• **Your objective**
Retype each entry below, keeping every character the same.

[Excerpts of spatial question data]
————

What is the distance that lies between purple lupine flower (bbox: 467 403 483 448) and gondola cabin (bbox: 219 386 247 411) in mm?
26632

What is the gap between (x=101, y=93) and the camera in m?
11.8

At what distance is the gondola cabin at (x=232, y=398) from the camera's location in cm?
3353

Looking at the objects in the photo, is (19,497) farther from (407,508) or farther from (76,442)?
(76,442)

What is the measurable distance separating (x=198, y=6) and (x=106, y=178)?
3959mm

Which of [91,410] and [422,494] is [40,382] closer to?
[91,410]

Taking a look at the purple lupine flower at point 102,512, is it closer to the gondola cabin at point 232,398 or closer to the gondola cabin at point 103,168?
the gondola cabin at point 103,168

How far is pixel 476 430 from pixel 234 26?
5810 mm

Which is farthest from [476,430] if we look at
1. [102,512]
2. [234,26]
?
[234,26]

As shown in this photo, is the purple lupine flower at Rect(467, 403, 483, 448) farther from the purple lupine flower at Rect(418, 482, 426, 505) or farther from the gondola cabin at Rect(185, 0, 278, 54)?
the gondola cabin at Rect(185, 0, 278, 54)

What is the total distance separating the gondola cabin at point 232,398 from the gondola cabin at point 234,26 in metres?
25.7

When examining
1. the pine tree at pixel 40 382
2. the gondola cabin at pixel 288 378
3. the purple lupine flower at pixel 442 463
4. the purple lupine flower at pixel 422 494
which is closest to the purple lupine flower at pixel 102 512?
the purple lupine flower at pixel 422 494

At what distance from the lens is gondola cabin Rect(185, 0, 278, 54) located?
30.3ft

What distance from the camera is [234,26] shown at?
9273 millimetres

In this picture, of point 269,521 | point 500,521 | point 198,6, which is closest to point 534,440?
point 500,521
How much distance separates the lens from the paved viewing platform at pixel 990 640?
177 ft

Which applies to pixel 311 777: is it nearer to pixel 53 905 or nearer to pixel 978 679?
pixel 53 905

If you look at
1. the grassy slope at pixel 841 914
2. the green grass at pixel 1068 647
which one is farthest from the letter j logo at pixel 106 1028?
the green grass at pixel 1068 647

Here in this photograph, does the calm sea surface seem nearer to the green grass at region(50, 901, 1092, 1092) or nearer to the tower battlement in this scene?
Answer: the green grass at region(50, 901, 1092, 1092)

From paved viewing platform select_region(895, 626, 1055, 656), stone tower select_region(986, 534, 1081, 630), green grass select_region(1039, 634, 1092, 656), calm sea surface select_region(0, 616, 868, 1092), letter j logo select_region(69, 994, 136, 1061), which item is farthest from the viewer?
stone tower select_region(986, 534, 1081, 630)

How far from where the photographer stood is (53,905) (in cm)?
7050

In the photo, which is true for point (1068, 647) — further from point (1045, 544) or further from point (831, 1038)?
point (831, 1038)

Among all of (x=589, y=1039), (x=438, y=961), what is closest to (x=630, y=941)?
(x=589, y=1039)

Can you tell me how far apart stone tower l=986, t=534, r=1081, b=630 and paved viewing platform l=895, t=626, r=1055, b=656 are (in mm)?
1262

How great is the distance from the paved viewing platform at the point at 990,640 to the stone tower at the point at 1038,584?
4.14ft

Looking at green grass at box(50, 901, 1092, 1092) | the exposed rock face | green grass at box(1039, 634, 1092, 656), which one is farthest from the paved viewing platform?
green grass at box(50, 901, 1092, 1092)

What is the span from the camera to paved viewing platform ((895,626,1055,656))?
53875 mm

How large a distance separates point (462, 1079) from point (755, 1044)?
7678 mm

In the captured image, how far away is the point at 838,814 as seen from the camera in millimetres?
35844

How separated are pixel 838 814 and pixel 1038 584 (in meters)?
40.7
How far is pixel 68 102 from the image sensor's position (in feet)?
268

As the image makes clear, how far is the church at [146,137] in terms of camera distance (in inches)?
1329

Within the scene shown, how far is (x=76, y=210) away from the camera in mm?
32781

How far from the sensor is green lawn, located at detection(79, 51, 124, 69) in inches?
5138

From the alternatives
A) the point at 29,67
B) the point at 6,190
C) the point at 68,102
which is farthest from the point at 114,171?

————

• **Full response**
What is the distance that lies between purple lupine flower (bbox: 467 403 483 448) and gondola cabin (bbox: 219 386 247 411) in mm?
26632

What is the gap between (x=101, y=93) and the camera in m?
11.8

At what distance is the gondola cabin at (x=232, y=398) from the camera's location in cm?
3353

Looking at the objects in the photo, is (19,497) farther from (407,508) or farther from (76,442)?
(76,442)

What is the measurable distance separating (x=198, y=6) and (x=106, y=178)?
3959mm

Which of [91,410] and [422,494] is [40,382] closer to?
[91,410]

Taking a look at the purple lupine flower at point 102,512, is it closer to the gondola cabin at point 232,398 or closer to the gondola cabin at point 103,168?
the gondola cabin at point 103,168

How far is pixel 476 430 from pixel 234 26?
5810 mm

Which is farthest from [476,430] if we look at
1. [102,512]
2. [234,26]
?
[234,26]

As shown in this photo, is the purple lupine flower at Rect(467, 403, 483, 448) farther from the purple lupine flower at Rect(418, 482, 426, 505) or farther from the gondola cabin at Rect(185, 0, 278, 54)?
the gondola cabin at Rect(185, 0, 278, 54)

What is the total distance separating the gondola cabin at point 232,398 from the gondola cabin at point 234,26 in metres?
25.7

When examining
1. the pine tree at pixel 40 382
2. the gondola cabin at pixel 288 378
3. the purple lupine flower at pixel 442 463
4. the purple lupine flower at pixel 422 494
which is closest to the purple lupine flower at pixel 102 512?
the purple lupine flower at pixel 422 494

At what distance from the lens is gondola cabin Rect(185, 0, 278, 54) located?
30.3ft

What distance from the camera is [234,26] shown at?
9273 millimetres

In this picture, of point 269,521 | point 500,521 | point 198,6, which is closest to point 534,440?
point 500,521
How much distance separates the lens from the paved viewing platform at pixel 990 640?
177 ft

Which applies to pixel 311 777: is it nearer to pixel 53 905 or nearer to pixel 978 679?
pixel 53 905

If you look at
1. the grassy slope at pixel 841 914
2. the green grass at pixel 1068 647
which one is farthest from the letter j logo at pixel 106 1028?
the green grass at pixel 1068 647

Here in this photograph, does the calm sea surface seem nearer to the green grass at region(50, 901, 1092, 1092) or nearer to the tower battlement in this scene?
Answer: the green grass at region(50, 901, 1092, 1092)

From paved viewing platform select_region(895, 626, 1055, 656), stone tower select_region(986, 534, 1081, 630), green grass select_region(1039, 634, 1092, 656), calm sea surface select_region(0, 616, 868, 1092), letter j logo select_region(69, 994, 136, 1061), which item is farthest from the viewer?
stone tower select_region(986, 534, 1081, 630)

How far from where the photographer stood is (53,905) (in cm)?
7050

In the photo, which is true for point (1068, 647) — further from point (1045, 544) or further from point (831, 1038)?
point (831, 1038)

Among all of (x=589, y=1039), (x=438, y=961), what is closest to (x=630, y=941)?
(x=589, y=1039)

Can you tell me how far apart stone tower l=986, t=534, r=1081, b=630 and paved viewing platform l=895, t=626, r=1055, b=656 are (in mm)?
1262

How great is the distance from the paved viewing platform at the point at 990,640 to the stone tower at the point at 1038,584?
4.14ft

Looking at green grass at box(50, 901, 1092, 1092) | the exposed rock face | green grass at box(1039, 634, 1092, 656), which one is farthest from the paved viewing platform?
green grass at box(50, 901, 1092, 1092)

What is the span from the camera to paved viewing platform ((895,626,1055,656))?
53875 mm

How large a distance separates point (462, 1079) from point (755, 1044)?
7678 mm

In the captured image, how far away is the point at 838,814 as seen from the camera in millimetres?
35844

How separated are pixel 838 814 and pixel 1038 584 (in meters)?
40.7
How far is pixel 68 102 from the image sensor's position (in feet)?
268

As the image makes clear, how far is the church at [146,137] in terms of camera distance (in inches)?
1329

Within the scene shown, how far is (x=76, y=210) away from the camera in mm?
32781

How far from the sensor is green lawn, located at detection(79, 51, 124, 69) in inches?
5138

From the alternatives
A) the point at 29,67
B) the point at 6,190
C) the point at 68,102
which is farthest from the point at 114,171?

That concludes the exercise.